This is the sort of thing that I think kind of gets those models. If you have time to just let it sit on a problem, it can kind of get their performance up in a pretty major way.
All right.
So yeah, that’s a tree of thoughts.
Let’s see if there’s any other interesting.
Yeah, these are kind of the same thing.
This is because doing the… Trying to do cat, you know, they can help a little bit. But I think that the creative one is the most interesting of those.
Okay, next one is React. And I think pretty much everybody has played with this one, even if they don’t know it. I think the best example of this, the idea of React, it’s reason and act. It’s the concept of interleaving reasoning, sort of chain of thought stuff, which at this point… reason was this chain of thought concept where you’re doing the let’s think step by step.
This came out like maybe a month or two after let’s verify step by step.
I think this was the very first one of these things that got that agentic feel to it. And the idea is that it’s just kind of interleaving these sort of reasoning and traces or function calls sort of traces.
And if I can remember… Okay, so now I’m going to… Oh, good.
Great.
I did not have to search too long. Okay, so I think the best example of this is something like a Klein or a Cursor or something like that. So let’s see.
I’m going to go here.
I found one really good way to get it to go into this sort of thing, which was actually just to get it to go instead of Klein. They have the setup for your MCP server is actually done through this reason in XOR train.
And so you can see here that it’s got this checkpoint.
It’s getting its actions here.
And here, this loading MCP documentation, that is an action that it’s taking.
So it’s done its inference and it’s kind of gone out of its, it’s dropped out of its inference process and made a function call that is then getting injected into what is considered still the same inference. This isn’t like a different turn. And that’s part of the thing here is that it’s set up to kind of keep going after it receives some response back without having to wait for something.
But it also can have things where it’s executing commands, where it’s asking to execute commands, which it’s done here.
So here it’s gone out for a request.
We can see the request that it made here, the command that it was automatically able to do.
And then it knows that it has a request that it can’t do.
So it’s going to ask me if it can add something to my file that’s going to download something, which I say yes.
And then it’s got my thing set up. That’s your website.
Okay. And then it wants to test it out.
So it’s now done the thing and it’s done some reasoning sort of thought here. It’s now doing a function call here. You can see it’s a function call with this little.
thing right here.
So it’s the MC’s P tool server call.
It wants to go out and do that.
And it’s got some sort of example domain.
And it’s very proud of itself.
It’s given itself some green text task is complete.

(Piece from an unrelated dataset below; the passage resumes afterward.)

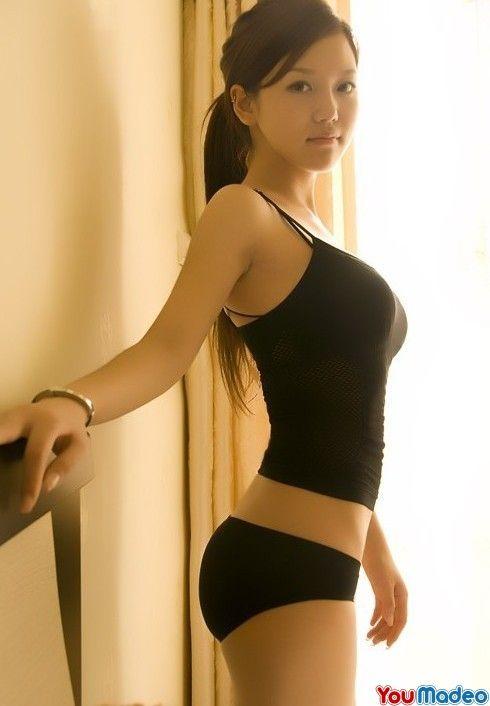 Belles filles asiatiques nonnude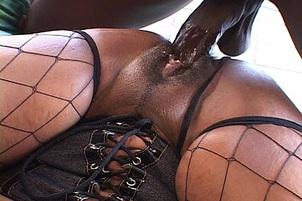 Chubby Black Amateur Takes Pounding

That’s what reason and act is. Obviously, this thing is just blown up.
I’m assuming most folks have poked at this sort of thing.
I really like Klein and like root code and stuff like that.
because they expose it.
So you can see what their requests are.
You can see all the little bits and bobs.
So it’s easy as a developer to kind of get an idea of how this stuff works.
You can see here, too, they’ve got this timeline feature that they just added that kind of shows you, here’s the reasoning action, and then here’s an act, act, act, reason, act.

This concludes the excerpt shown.